Scraped caption text data:
=-=-=

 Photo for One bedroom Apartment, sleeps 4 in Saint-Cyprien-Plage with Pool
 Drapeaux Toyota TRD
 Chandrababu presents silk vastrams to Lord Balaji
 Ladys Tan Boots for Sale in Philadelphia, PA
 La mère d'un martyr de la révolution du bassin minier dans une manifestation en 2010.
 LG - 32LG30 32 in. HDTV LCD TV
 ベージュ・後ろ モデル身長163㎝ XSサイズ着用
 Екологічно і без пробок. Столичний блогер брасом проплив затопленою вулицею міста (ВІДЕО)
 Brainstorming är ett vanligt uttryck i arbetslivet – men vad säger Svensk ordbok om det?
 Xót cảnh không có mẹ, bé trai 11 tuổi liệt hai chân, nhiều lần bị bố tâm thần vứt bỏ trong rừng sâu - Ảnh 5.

=-=-=

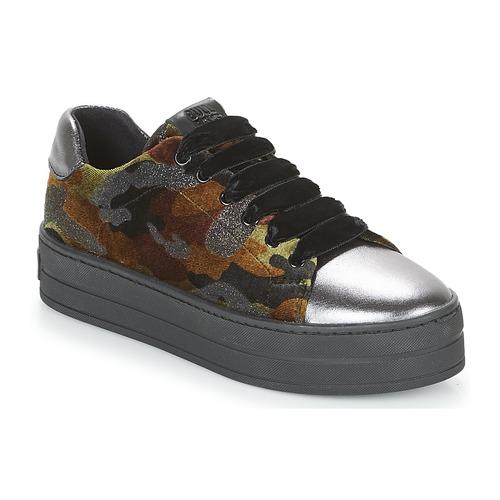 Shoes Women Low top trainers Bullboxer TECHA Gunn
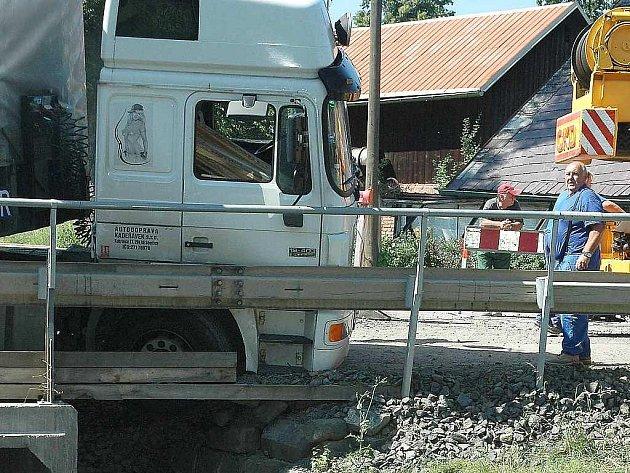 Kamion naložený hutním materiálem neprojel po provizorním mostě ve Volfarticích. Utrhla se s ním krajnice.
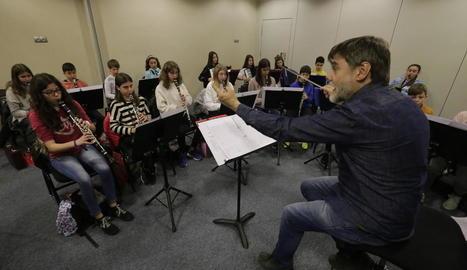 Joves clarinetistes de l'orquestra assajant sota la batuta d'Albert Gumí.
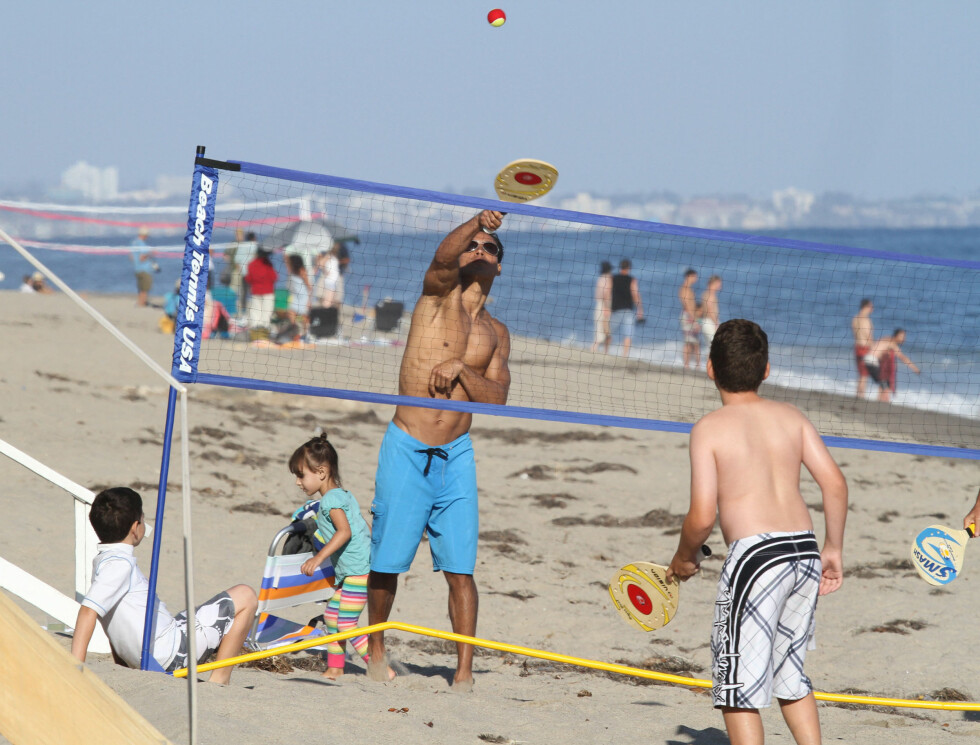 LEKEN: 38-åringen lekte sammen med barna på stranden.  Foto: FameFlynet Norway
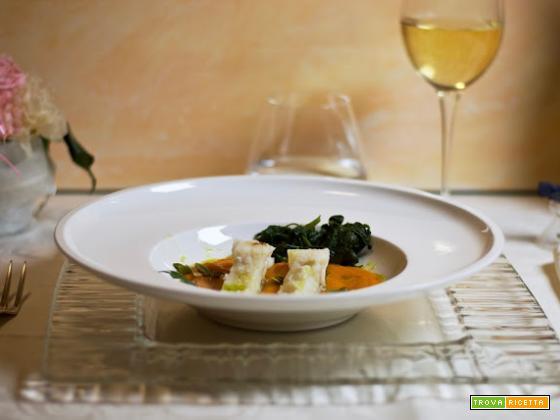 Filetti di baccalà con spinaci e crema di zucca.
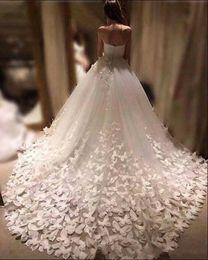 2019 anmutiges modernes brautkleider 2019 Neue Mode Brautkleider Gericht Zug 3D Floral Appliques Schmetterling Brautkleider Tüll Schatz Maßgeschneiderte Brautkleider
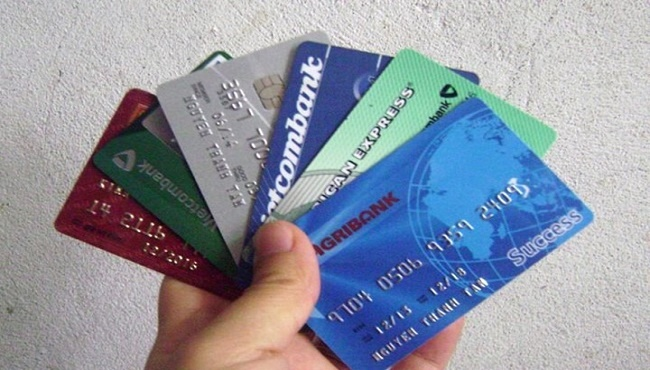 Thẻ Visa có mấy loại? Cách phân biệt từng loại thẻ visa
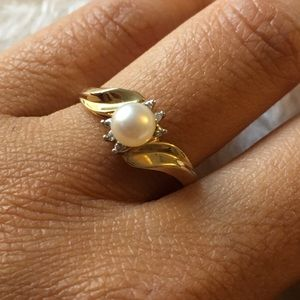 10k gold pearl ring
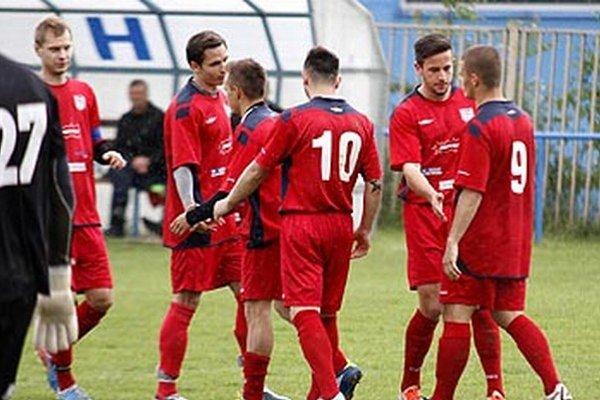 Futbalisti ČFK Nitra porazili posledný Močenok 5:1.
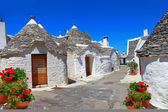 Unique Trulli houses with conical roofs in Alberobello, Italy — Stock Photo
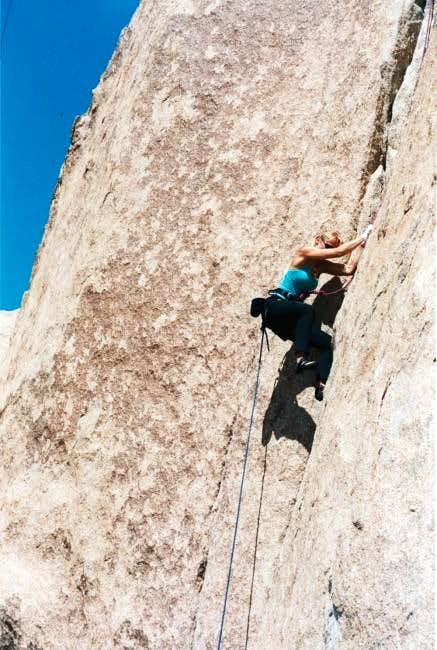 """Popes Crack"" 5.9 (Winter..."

=-=-=

What to work on:
From the records above, copy out the line with "Drapeaux Toyota TRD", the line with "Xót cảnh không", and every line between them, word for word.

Answer below:
 Drapeaux Toyota TRD
 Chandrababu presents silk vastrams to Lord Balaji
 Ladys Tan Boots for Sale in Philadelphia, PA
 La mère d'un martyr de la révolution du bassin minier dans une manifestation en 2010.
 LG - 32LG30 32 in. HDTV LCD TV
 ベージュ・後ろ モデル身長163㎝ XSサイズ着用
 Екологічно і без пробок. Столичний блогер брасом проплив затопленою вулицею міста (ВІДЕО)
 Brainstorming är ett vanligt uttryck i arbetslivet – men vad säger Svensk ordbok om det?
 Xót cảnh không có mẹ, bé trai 11 tuổi liệt hai chân, nhiều lần bị bố tâm thần vứt bỏ trong rừng sâu - Ảnh 5.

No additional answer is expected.